→ EXERCISE OBJECTIVE
Copy out everything from the line containing "Looking at the" down to the end of the entries, keeping each line unchanged.

>> START

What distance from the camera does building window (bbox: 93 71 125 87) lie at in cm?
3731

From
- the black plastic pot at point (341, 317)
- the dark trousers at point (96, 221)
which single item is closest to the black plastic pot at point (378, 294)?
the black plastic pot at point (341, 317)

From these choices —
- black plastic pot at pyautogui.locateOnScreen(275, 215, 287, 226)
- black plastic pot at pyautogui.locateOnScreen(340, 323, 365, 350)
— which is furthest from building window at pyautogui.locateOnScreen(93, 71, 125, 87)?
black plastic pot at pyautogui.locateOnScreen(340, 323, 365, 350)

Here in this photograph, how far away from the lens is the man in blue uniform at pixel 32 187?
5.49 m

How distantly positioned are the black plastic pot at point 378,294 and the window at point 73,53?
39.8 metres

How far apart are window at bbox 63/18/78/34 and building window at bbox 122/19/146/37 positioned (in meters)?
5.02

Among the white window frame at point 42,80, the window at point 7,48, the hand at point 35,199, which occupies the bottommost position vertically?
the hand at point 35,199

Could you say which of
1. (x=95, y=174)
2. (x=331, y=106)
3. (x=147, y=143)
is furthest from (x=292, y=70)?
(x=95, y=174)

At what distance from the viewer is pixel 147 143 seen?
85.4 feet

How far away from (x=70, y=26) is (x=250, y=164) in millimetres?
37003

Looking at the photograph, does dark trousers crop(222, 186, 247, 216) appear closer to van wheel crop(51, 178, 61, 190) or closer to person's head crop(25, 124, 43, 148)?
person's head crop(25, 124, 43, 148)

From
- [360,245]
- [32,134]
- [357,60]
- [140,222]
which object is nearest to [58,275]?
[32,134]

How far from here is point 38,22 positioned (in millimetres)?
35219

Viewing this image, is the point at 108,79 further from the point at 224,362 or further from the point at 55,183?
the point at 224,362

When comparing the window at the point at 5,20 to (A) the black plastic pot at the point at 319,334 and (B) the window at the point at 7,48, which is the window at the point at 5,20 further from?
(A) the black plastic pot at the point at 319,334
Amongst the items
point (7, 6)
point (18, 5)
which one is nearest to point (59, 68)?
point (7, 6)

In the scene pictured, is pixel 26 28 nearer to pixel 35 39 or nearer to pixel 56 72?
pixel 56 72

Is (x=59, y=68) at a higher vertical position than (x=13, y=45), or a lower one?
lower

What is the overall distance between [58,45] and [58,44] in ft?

>> END

→ FULL ANSWER
Looking at the photograph, does dark trousers crop(222, 186, 247, 216) appear closer to van wheel crop(51, 178, 61, 190) or closer to person's head crop(25, 124, 43, 148)?
person's head crop(25, 124, 43, 148)

From
- [360,245]
- [32,134]
- [357,60]
- [140,222]
which object is nearest to [58,275]?
[32,134]

How far from here is point 38,22 positioned (in millimetres)?
35219

Viewing this image, is the point at 108,79 further from the point at 224,362 or further from the point at 55,183?
the point at 224,362

When comparing the window at the point at 5,20 to (A) the black plastic pot at the point at 319,334 and (B) the window at the point at 7,48, which is the window at the point at 5,20 further from?
(A) the black plastic pot at the point at 319,334
Amongst the items
point (7, 6)
point (18, 5)
which one is nearest to point (59, 68)?
point (7, 6)

In the scene pictured, is pixel 26 28 nearer to pixel 35 39 or nearer to pixel 56 72?
pixel 56 72

Is (x=59, y=68) at a higher vertical position than (x=13, y=45), or a lower one?
lower

What is the overall distance between [58,45] and [58,44] in ft?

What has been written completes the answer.